Trade and Mutually Assured Destruction
Former Mexican President Ernesto Zedillo has an original view on protectionism.
Instead of promising not to raise barriers to trade (and quietly ignoring their pledges), leaders should hit back hard with all the legal means available at any country trying to use protectionism to shield itself from the crisis at the expense of others.
Zedillo, who steered Mexico through the 1994/95 “Tequila crisis” and the 1997/98 Asian crisis, compares this to the doctrine of Mutually Assured Destruction that kept the nuclear peace during the Cold War.

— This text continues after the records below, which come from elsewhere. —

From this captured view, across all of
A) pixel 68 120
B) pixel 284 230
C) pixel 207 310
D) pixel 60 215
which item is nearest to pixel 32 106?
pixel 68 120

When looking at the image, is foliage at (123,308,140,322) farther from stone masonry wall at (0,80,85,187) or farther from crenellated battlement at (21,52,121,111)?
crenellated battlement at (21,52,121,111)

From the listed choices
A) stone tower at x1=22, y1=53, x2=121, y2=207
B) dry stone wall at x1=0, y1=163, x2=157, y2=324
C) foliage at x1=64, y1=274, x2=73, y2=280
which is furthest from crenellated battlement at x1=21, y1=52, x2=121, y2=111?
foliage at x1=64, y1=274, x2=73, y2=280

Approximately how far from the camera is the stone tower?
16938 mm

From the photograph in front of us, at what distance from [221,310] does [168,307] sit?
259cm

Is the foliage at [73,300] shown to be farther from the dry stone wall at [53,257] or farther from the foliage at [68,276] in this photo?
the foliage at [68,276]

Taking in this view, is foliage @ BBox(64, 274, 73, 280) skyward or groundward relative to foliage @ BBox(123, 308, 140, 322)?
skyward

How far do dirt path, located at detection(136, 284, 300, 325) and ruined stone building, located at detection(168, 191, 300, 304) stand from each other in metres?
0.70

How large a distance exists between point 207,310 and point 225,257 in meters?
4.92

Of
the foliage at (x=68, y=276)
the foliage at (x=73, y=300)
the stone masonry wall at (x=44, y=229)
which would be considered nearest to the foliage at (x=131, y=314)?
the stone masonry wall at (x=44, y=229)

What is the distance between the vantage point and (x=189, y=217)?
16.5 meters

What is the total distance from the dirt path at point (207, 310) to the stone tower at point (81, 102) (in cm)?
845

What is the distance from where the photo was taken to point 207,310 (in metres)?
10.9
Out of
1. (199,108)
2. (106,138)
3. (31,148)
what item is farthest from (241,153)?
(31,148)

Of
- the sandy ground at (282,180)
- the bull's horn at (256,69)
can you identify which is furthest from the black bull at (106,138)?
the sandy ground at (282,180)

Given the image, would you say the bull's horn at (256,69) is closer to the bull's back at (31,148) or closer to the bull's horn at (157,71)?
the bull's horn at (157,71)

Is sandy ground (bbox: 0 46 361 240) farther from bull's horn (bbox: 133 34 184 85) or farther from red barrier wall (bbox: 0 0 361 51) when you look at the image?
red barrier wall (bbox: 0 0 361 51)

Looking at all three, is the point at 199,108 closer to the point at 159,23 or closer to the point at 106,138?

Perversely, the threat of 1930s-style tit-for-tat trade retaliation could prevent countries from risking the policy in the first place, said Zedillo, who is now professor of international economics and politics at Yale University.
World Trade Organisation (WTO) rules give countries plenty of room to retaliate against unfair trade practices.
They include challenges in the WTO’s disputes system, raising tariffs that have been cut unilaterally back to their agreed ceilings, and withdrawing preferential treatment for developing countries.
That threat would alarm exporters, who would provide a counterweight to protectionist lobbies, Zedillo said in a lecture at Geneva’s Graduate Institute of International and Development Studies.
The only thing that could make politicians think twice about protectionism is the possibility that another political constituency will be hurt. Leaders toying with the idea of going protectionist should be aware that others can hurt their export sectors.
“Let’s use whatever tools the system has in order to make clear to whoever decides to ride the protectionist wagon that there will be no such thing as a free ride, but rather there will be blood – let the WTO’s teeth bite!”